• **SOURCE EXTRACT**:
::::::

Housingcosts

12 Jan 2020 - Roberto Lambert

INTRODUCTION

In this project, the monthly housing cost is predicted by applying several supervised machine learning models available in the Python scikit-learn library. A potential home buyer could benefit from this machine learning application by providing the user a cost estimate of a property before closing the deal. Government agencies could use this application to identify homes in financial distress in a given region, thereby influencing their policy decisions.

DATA

The data set used is called the Housing Affordability Data System (HADS) which consists of individual datasets spanning the years 1985 to 2013. The data sets are available for download here: American Housing Survey: Housing Affordability Data System. The HADS data are sourced from the American Housing Survey (AHS) national sample microdata and the AHS metropolitan sample microdata. Therefore, more details can be obtained by referring to the AHS data. Each row in the data is an observation of a housing unit. The features fall under 4 categories:

To avoid data leakage issues, the features corresponding to cost measures are not fed into the machine learning models. The table below lists the features used to predict the monthly housing cost.

::::::

• **DATA EXTRACT**:
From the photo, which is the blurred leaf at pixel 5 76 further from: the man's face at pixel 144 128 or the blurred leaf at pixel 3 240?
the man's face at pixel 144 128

::::::

• **GIVEN REQUEST 1**: According to the housing cost write-up, which years do the individual HADS datasets span?
• **GIVEN REQUEST 2**: Write a continuation of the housing cost write-up, picking up right after its final sentence.

• **EXERCISE RESPONSE 1**: 1985 to 2013

• **EXERCISE RESPONSE 2**:
Feature Name Description
AGE Age of head of household
BEDRMS Number of bedrooms in unit
FMR Fair market rent
INCRELAMIPCT Household income relative to area median income (percent)
IPOV Poverty income
LMED Area median income (average)
NUNITS Number of units in building
PER Number of persons in household
ROOMS Number of rooms in unit
VALUE Current market value of unit
REGION Census region
YEAR Year of housing survey
FMTBUILT Year unit was built
FMTASSISTED Assisted housing
FMTSTRUCTURETYPE Structure type
FMTMETRO Central city/suburban status
FMTZADEQ Adequacy of unit

The HADS data files provide more features which are not included in the following analysis. These discarded variables are related to either LMED or INCRELAMIPCT.

Note that the features starting with string FMT (for formatted) are categorical variables. Therefore one-hot encoding was applied to these, ending up with with a 29-dimensional feature space. Following various data clearning/wrangling steps, the data set ends up having 486,785 observations.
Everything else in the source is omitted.